Ultimately, by embracing the ecological benefits of lead-free technology, PCB companies can enhance their core competitiveness. Continuous innovation will enable the industry to meet environmental protection standards more efficiently and reduce operational costs. Moving forward with more environmentally friendly processes is essential for the PCB industry to remain competitive. As such, transitioning away from the lead-based process has become an inevitable trend for PCB manufacturers.
1. Development History: “Lead-free” technology evolved from “lead-based” processes. Since the 1990s, countries like the United States, Europe, and Japan have implemented regulations restricting lead use in industrial applications, prompting the development of lead-free soldering materials and related technologies.
2. Performance Differences
1. Solderability
1. **Melting Point and Solderability**
The melting point of the lead-free process is 218°C, whereas the melting point of lead-tin solder is 183°C. Lead-free solder exhibits better solderability compared to lead-tin solder. The leaded process has relatively lower robustness and is more prone to soldering defects, such as cold joints. However, due to the lower melting temperature of lead-based solder, thermal damage to electronic components is less significant, and the PCB surface tends to appear brighter.
2. **Cost Difference**
In the lead-free process, the tin bars used in wave soldering and the tin wires used for manual soldering have increased costs by approximately threefold. The cost of solder paste for reflow soldering has also risen by around two times.
3. **Environmental Impact**
Lead is a toxic substance that poses long-term risks to human health and the environment. Despite its lower cost and brighter surface appearance, the use of lead has been increasingly restricted due to environmental protection policies. The primary concern is the wastewater produced by the PCB lead-based process, which contains lead. Once discarded, whether buried or incinerated, the lead component eventually returns to the environment, leading to significant environmental contamination and harm to human health.
With growing awareness of environmental issues, the Chinese government has introduced stricter regulations. Since January 1, 2018, the “Environmental Protection Law” has been in effect, imposing environmental taxes on all enterprises and demonstrating the country’s commitment to structural reform and transformation. Similarly, international regulations, such as the EU’s environmental directives, require compliance for access to European markets. Failure to meet EU certification standards means losing market share in Europe.

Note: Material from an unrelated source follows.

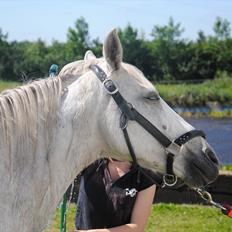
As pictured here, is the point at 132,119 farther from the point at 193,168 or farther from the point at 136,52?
the point at 136,52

These domestic and international regulations have forced many local PCB factories to shut down. The shift to lead-free production represents a significant challenge for PCB manufacturers, as it requires improvements in both quality and technical capabilities. Successfully implementing a lead-free process involves more than just replacing production equipment—it also demands enhanced employee training, quality management, and other operational adjustments, which can increase production costs.
Ultimately, by embracing the ecological benefits of lead-free technology, PCB companies can enhance their core competitiveness. Continuous innovation will enable the industry to meet environmental protection standards more efficiently and reduce operational costs. Moving forward with more environmentally friendly processes is essential for the PCB industry to remain competitive. As such, transitioning away from the lead-based process has become an inevitable trend for PCB manufacturers.